Éditorial du numéro 1 de Papiers Nickelés (janvier 2004)
D’abord, l’idée est partie de constats divers : – au moment où certains emplois du papier disparaissent (évolution technologique oblige), d’autres emplois de ce papier se développent et, avec la nostalgie que la collectionnite accélère, l’intérêt pour le papier imprimé ne cesse de croître, partout dans les pays développés. Les ventes publiques (1 million de francs pour une planche noir et blanc de Franquin à Drouot) comme les prix aux Puces de vieux livres illustrés, d’anciennes B.D. ou de petits papiers colorés, montrent que cet intérêt a pris des proportions incroyables.
– de nombreux héritiers d’artistes décédés ne savent que faire des originaux de leur ancêtre, trésors qui pourrissent dans des caves ou des greniers, jamais montrés ; ou ils se résolvent, par intérêt ou manque de place, à tout disperser, tout brader dans une vente publique, voire à en faire cadeau à un organisme incapable de gérer cet apport (Effel à la S.P.A. par exemple).

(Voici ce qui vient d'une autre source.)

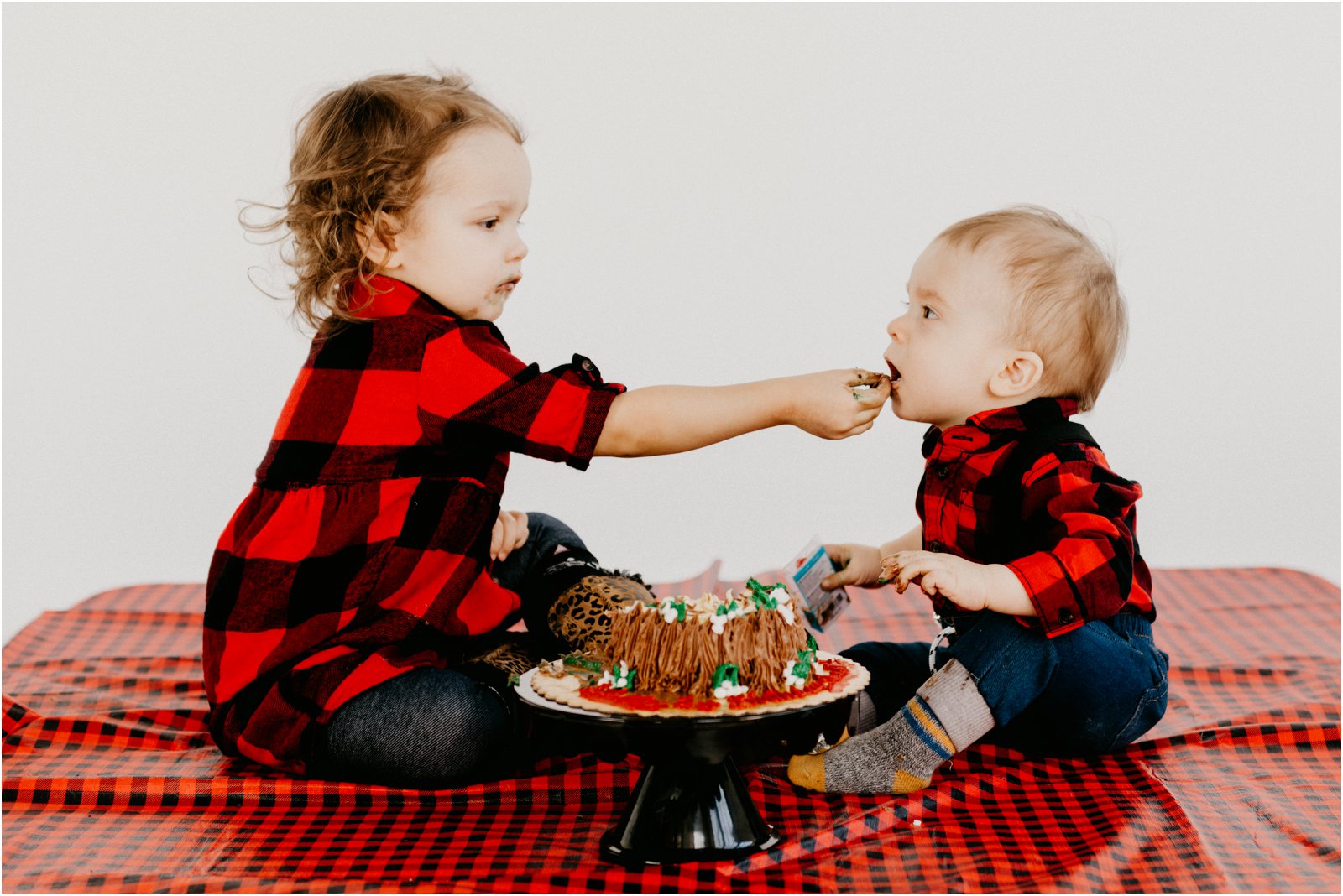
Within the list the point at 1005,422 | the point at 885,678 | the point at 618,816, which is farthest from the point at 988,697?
the point at 618,816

– de nombreux artistes déclarent qu’ils jettent des œuvres chaque année parce qu’elles les encombrent, voire les brûlent.
– l’absence criante d’un lieu d’exposition pour l’art populaire dessiné dans la capitale est un scandale, quand on compare à ce qui existe dans les capitales européennes ou de grandes villes.
– pourtant certaines initiatives existent mais ont du mal à se monter par absence de partenariat, notamment national (où peut-on voir, par exemple, ailleurs qu’à Angoulême les grandes expositions du festival ou du C.N.B.D.I. ?).
– l’acharnement administratif à rattacher absolument les arts narratifs aux arts plastiques les occulte sans cesse. Il faut répéter que la B.D. n’est en aucun cas un art « plastique » (quoi qu’en pense Beaux-arts) mais un art narratif, comme le cinéma ou la littérature, et que les formes imprimées du dessin s’éloignent aussi des arts à exemplaire unique. Rattachés ainsi, B.D. ou dessin d’humour, illustration ou affiche seront toujours des arts mineurs artificiellement raccrochés à un art dit majeur, noble, la peinture et ses avatars. Alors que leur succès tendrait à prouver le contraire.
– un artiste d’aujourd’hui a tendance à travailler pour tous ces supports (affiche, presse, B.D., illustration, petite imagerie) mais nulle part la cohérence de ce travail n’est prise en compte.
Toutes ces observations ont conduit quelques personnes à se réunir à mon initiative depuis 1998 et à réfléchir à un projet de centre international consacré à ce domaine. Une première mouture du projet a été élaborée en 2000. Nous la désignons sous son futur sous-titre, qui a le mérite d’exprimer parfaitement ce que nous voulons, mais d’être très long. En attendant de le nommer parfaitement, nous l’appelons en effet Centre International de l’Imagerie Populaire, du Dessin imprimé et du Patrimoine sur Papier. En abrégé, C.I.P. Depuis 2001, nous avons proposé à la ville de Paris d’accueillir ce projet, certes lourd et coûteux, mais qui réunirait en un seul lieu plusieurs projets comblant des manques criants dans la capitale française.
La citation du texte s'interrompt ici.